BEGIN TEXT SHOWN

Re: [RFC PATCH v3 0/7] DAMON based tiered memory management for CXL
From: Gregory Price
Date: Tue Apr 09 2024 - 20:00:35 EST
On Mon, Apr 08, 2024 at 10:41:04PM +0900, Honggyu Kim wrote:
> Hi Gregory,
>
> On Fri, 5 Apr 2024 12:56:14 -0400 Gregory Price <gregory.price@xxxxxxxxxxxx> wrote:
> > Do you have test results which enable only DAMOS_MIGRATE_COLD actions
> > but not DAMOS_MIGRATE_HOT actions? (and vice versa)
> >
> > The question I have is exactly how often is MIGRATE_HOT actually being
> > utilized, and how much data is being moved. Testing MIGRATE_COLD only
> > would at least give a rough approximation of that.
>
> To explain this, I better share more test results. In the section of
> "Evaluation Workload", the test sequence can be summarized as follows.
>
> *. "Turn on DAMON."
> 1. Allocate cold memory(mmap+memset) at DRAM node, then make the
> process sleep.
> 2. Launch redis-server and load prebaked snapshot image, dump.rdb.
> (85GB consumed: 52GB for anon and 33GB for file cache)
Aha! I see now, you are allocating memory to ensure the real workload
(redis-server) pressures the DRAM tier and causes "spillage" to the CXL
tier, and then measure the overhead in different scenarios.
I would still love to know what the result of a demote-only system would
produce, mosty because it would very clearly demonstrate the value of
the demote+promote system when the system is memory-pressured.
Given the additional results below, it shows a demote-only system would
likely trend toward CXL-only, and so this shows an affirmative support
for the promotion logic.
Just another datum that is useful and paints a more complete picture.
> I didn't want to make the evaluation too long in the cover letter, but
> I have also evaluated another senario, which lazyly enabled DAMON just
> before YCSB run at step 4. I will call this test as "DAMON lazy". This
> is missing part from the cover letter.
>
> 1. Allocate cold memory(mmap+memset) at DRAM node, then make the
> process sleep.
> 2. Launch redis-server and load prebaked snapshot image, dump.rdb.
> (85GB consumed: 52GB for anon and 33GB for file cache)
> *. "Turn on DAMON."
>
> In the "DAMON lazy" senario, DAMON started monitoring late so the
> initial redis-server placement is same as "default", but started to
> demote cold data and promote redis data just before YCSB run.

END TEXT SHOWN
BEGIN INFORMATION SUPPLIED

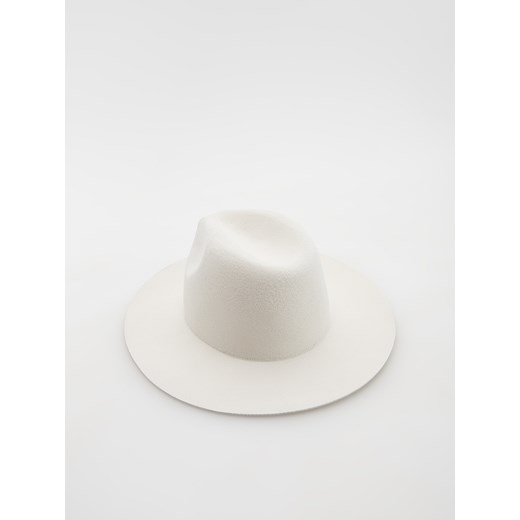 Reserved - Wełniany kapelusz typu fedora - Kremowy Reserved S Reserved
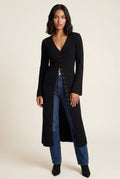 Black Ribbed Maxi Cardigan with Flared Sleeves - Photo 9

END INFORMATION SUPPLIED

_PROBLEM STATEMENT_: According to the DAMON thread, why does Gregory Price still want to see results from a demote-only system? Answer in one to three sentences. The listing has no connection to the text.

_ANSWER SECTION_: He says such results would very clearly demonstrate the value of the demote+promote system when the system is memory-pressured. He adds that they would be another useful datum that paints a more complete picture.